------ PROVIDED RECORDS

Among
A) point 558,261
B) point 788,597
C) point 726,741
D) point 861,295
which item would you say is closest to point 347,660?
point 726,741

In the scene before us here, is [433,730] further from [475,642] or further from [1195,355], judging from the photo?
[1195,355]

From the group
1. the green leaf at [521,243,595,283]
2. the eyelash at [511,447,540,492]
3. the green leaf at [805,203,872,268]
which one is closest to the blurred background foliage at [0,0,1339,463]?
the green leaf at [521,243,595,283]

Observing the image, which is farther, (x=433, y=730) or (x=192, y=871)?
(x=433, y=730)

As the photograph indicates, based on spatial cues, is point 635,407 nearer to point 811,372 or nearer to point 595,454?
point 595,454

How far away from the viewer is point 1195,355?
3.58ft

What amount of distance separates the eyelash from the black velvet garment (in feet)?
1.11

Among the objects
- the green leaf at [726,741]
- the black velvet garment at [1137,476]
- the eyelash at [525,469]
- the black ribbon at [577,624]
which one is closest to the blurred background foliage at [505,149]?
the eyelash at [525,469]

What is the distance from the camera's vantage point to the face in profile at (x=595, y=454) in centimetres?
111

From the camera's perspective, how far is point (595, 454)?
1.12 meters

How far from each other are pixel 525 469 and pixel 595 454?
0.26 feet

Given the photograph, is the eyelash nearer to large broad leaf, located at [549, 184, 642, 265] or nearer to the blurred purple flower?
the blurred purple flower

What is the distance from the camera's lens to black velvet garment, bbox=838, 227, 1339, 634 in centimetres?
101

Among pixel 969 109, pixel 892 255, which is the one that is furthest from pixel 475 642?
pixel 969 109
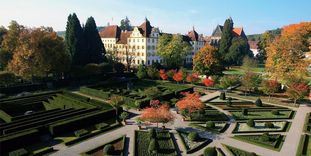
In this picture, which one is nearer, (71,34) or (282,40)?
(282,40)

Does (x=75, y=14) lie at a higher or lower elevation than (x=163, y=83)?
higher

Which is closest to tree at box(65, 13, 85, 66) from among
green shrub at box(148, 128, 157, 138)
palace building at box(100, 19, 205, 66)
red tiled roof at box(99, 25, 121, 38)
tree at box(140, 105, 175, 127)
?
palace building at box(100, 19, 205, 66)

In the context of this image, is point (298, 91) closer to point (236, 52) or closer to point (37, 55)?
point (37, 55)

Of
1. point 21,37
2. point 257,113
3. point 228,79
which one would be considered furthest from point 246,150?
point 21,37

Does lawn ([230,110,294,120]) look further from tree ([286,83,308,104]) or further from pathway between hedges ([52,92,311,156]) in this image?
tree ([286,83,308,104])

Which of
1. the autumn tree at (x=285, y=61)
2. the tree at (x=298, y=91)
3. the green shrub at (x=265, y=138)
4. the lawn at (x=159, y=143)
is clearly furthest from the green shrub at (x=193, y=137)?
the autumn tree at (x=285, y=61)

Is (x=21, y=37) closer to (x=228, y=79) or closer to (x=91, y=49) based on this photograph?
(x=91, y=49)

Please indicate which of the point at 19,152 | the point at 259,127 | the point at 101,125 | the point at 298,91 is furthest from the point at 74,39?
the point at 298,91

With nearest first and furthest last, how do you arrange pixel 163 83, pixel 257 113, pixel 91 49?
pixel 257 113 → pixel 163 83 → pixel 91 49
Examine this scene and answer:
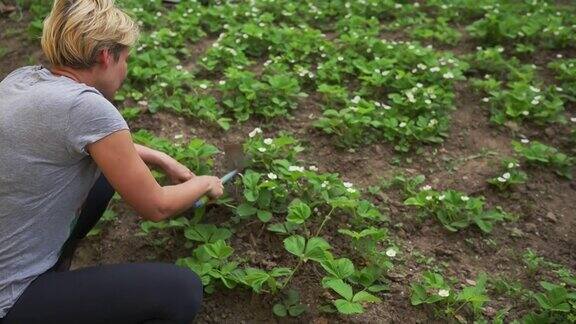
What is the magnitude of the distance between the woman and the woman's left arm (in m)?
0.53

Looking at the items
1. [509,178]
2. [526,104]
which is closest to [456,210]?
[509,178]

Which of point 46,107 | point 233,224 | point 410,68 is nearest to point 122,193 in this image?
point 46,107

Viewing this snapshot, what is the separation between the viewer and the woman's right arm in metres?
1.90

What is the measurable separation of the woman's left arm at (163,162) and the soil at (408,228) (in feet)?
1.38

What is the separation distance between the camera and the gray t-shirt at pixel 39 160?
1.86 meters

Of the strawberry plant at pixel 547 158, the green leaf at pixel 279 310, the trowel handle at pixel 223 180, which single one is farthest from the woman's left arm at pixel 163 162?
the strawberry plant at pixel 547 158

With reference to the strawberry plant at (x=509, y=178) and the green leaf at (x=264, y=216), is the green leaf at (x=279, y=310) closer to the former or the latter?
the green leaf at (x=264, y=216)

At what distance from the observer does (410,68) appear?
184 inches

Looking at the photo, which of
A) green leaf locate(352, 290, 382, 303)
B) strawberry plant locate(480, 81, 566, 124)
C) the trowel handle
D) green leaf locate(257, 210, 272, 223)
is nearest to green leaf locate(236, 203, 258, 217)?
green leaf locate(257, 210, 272, 223)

------------

Repeat the listing in full and exactly. Leave any pictures out.

WRITTEN SOLUTION:
Among
A) point 558,261
B) point 788,597
C) point 726,741
D) point 861,295
which item would you say is closest to point 347,660?
point 726,741

In the scene before us here, is [433,730] further from [475,642] or further from [1195,355], judging from the photo?
[1195,355]

From the group
1. the green leaf at [521,243,595,283]
2. the eyelash at [511,447,540,492]
3. the green leaf at [805,203,872,268]
which one is closest to the blurred background foliage at [0,0,1339,463]?
the green leaf at [521,243,595,283]

Observing the image, which is farther, (x=433, y=730) or (x=192, y=871)?
(x=433, y=730)

As the photograph indicates, based on spatial cues, is point 635,407 nearer to point 811,372 or nearer to point 595,454?
point 595,454

How far away from the viewer is point 1195,355?
3.58ft

What amount of distance separates the eyelash from the black velvet garment (in feet)?
1.11

Among the objects
- the green leaf at [726,741]
- the black velvet garment at [1137,476]
- the eyelash at [525,469]
- the black ribbon at [577,624]
which one is closest to the blurred background foliage at [505,149]?
the eyelash at [525,469]

What is the distance from the camera's vantage point to the face in profile at (x=595, y=454) in centimetres?
111

From the camera's perspective, how far is point (595, 454)?
1.12 meters

How far from each other are pixel 525 469 and pixel 595 454?
0.26 feet

Given the photograph, is the eyelash nearer to large broad leaf, located at [549, 184, 642, 265] or nearer to the blurred purple flower?
the blurred purple flower

What is the distance from the camera's lens to black velvet garment, bbox=838, 227, 1339, 634 in centimetres?
101

Among pixel 969 109, pixel 892 255, which is the one that is furthest from pixel 475 642?
pixel 969 109
In this picture, which one is nearer, (71,34) or (282,40)?
(282,40)

Does (x=75, y=14) lie at a higher or lower elevation than (x=163, y=83)?
higher

Which is closest to tree at box(65, 13, 85, 66) from among
green shrub at box(148, 128, 157, 138)
palace building at box(100, 19, 205, 66)
red tiled roof at box(99, 25, 121, 38)
tree at box(140, 105, 175, 127)
?
palace building at box(100, 19, 205, 66)

In the context of this image, is point (298, 91) closer to point (236, 52) or closer to point (37, 55)?
point (37, 55)

Of
1. point 21,37
2. point 257,113
3. point 228,79
which one would be considered furthest from point 246,150?
point 21,37

Does lawn ([230,110,294,120]) look further from tree ([286,83,308,104]) or further from pathway between hedges ([52,92,311,156]) in this image?
tree ([286,83,308,104])

Which of
1. the autumn tree at (x=285, y=61)
2. the tree at (x=298, y=91)
3. the green shrub at (x=265, y=138)
4. the lawn at (x=159, y=143)
is clearly furthest from the green shrub at (x=193, y=137)?
the autumn tree at (x=285, y=61)

Is (x=21, y=37) closer to (x=228, y=79) or closer to (x=91, y=49) based on this photograph?
(x=91, y=49)

Please indicate which of the point at 19,152 | the point at 259,127 | the point at 101,125 | the point at 298,91 is furthest from the point at 74,39?
the point at 298,91

With nearest first and furthest last, how do you arrange pixel 163 83, pixel 257 113, pixel 91 49?
pixel 257 113 → pixel 163 83 → pixel 91 49
Examine this scene and answer:
What is the magnitude of the distance between the woman and the woman's left arm (in m)?
0.53

Looking at the items
1. [509,178]
2. [526,104]
which is closest to [456,210]?
[509,178]

Which of point 46,107 | point 233,224 | point 410,68 is nearest to point 122,193 in this image?
point 46,107

Viewing this snapshot, what is the separation between the viewer and the woman's right arm in metres?
1.90

What is the measurable separation of the woman's left arm at (163,162) and the soil at (408,228) (in feet)?
1.38

What is the separation distance between the camera and the gray t-shirt at pixel 39 160?
1.86 meters

Of the strawberry plant at pixel 547 158, the green leaf at pixel 279 310, the trowel handle at pixel 223 180, which single one is farthest from the woman's left arm at pixel 163 162?
the strawberry plant at pixel 547 158

With reference to the strawberry plant at (x=509, y=178) and the green leaf at (x=264, y=216), is the green leaf at (x=279, y=310) closer to the former or the latter?
the green leaf at (x=264, y=216)

At what distance from the observer does (410,68) appear?
184 inches

Looking at the photo, which of
A) green leaf locate(352, 290, 382, 303)
B) strawberry plant locate(480, 81, 566, 124)
C) the trowel handle
D) green leaf locate(257, 210, 272, 223)
is nearest to green leaf locate(236, 203, 258, 217)?
green leaf locate(257, 210, 272, 223)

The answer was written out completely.